Flooding and climate change: how are they related?
The recent devastating floods in parts of Quebec, Ontario and New Brunswick are another example of how climate change is affecting and will continue to affect the lives of Canadians in a significant way. Loss of life, loss of homes, damage to property and infrastructure are just some of the most visible consequences of heavy flooding. The potential for floodwaters to carry dangerous substances, pollute drinking water and cause health problems is just as dramatic.
How climate change increases the risk of floods
As global warming continues to exacerbate extreme weather, we’re getting more storms of greater magnitude, of greater intensity and extreme precipitation - higher volumes of water coming down over shorter periods of time. According to Canada’s Changing Climate Report, more intense precipitation, especially in the winter, will increase flooding risks in urban settings.
According to the IPCC (Intergovernmental Panel on Climate Change) in its special report on extremes, it is increasingly clear that climate change “has detectably influenced” several of the water-related variables that contribute to floods, such as rainfall and snowmelt. In Quebec, where seasonal snowmelt plays a significant role in annual runoff, warmer temperatures can lead to more rain-on-snow events, which in some cases can induce faster or earlier snow melt. Winter and spring soils, often still frozen and typically high in moisture, are less able to absorb excess water.
How land alteration increases the risk of floods
Human-driven elements, including how we manage our waterways and the alterations we make to our land also have significant impacts on a region’s capacity to manage excess water. Much of the natural flood prevention infrastructure, such as forests, wetlands and marshes, once present where there are now cities, have been paved over or developed by humans in such a way that water cannot be absorbed as quickly as it is in nature. Increased urbanization adds pavement and other impermeable surfaces, alters natural drainage systems, and sometimes leads to more homes being built on floodplains.
Adaption and prevention
Urban planners have an important role to play to help protect regions that are prone to floods and to prevent promoters from building in floodplains. More permeable paving materials, planting trees and creating water retention basins near developed areas can help the land manage heavy rainfall  . Nets or grates can be put over drainage basins, so that items that get swept up by the water can be recuperated before they go further downstream.
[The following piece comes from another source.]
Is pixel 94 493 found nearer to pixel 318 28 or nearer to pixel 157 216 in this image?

Climate change calls for a complete rethinking of land use planning. As the climate warms, municipalities will have to take consequences such as increasingly frequent flooding into account. Policies such as building exclusion zones might have to be considered, and urban fiscality rethought to avoid sprawl into floodplains. For some communities, there has been talk about relocation as a more sustainable option, to spare citizens from the physical and emotional devastation that more frequent flooding will continue to bring about.
“All levels of government must step up to better address the very real consequences of climate change and recognize that significant changes must happen quickly if we want to avoid even more severe impacts,” states Colleen Thorpe, Interim Executive Director of Équiterre.
Some hope from Sainte-Marthe-sur-le-lac
Amid the wreckage that residents of Sainte-Marthe-sur-le-lac have been enduring since a dike was overwhelmed by spring flooding and the town inundated water, is a primary school committed to educating their students about climate change and the importance of taking care of our natural environment. Three third-grade students and their teacher wrote letters to Équiterre, expressing their interest in participating in our Schools Take Root project, a fundraising campaign through the sale of baskets of organic vegetables. These students are setting a good example by taking action in the fight against climate change, and Équiterre will work with them throughout their campaign.
In the face of extreme weather events, Équiterre is working with citizens, businesses and governments to raise awareness about the impacts of climate change in Canada, to encourage discussions and to find solutions.
Together, we can change the world, one step at a time.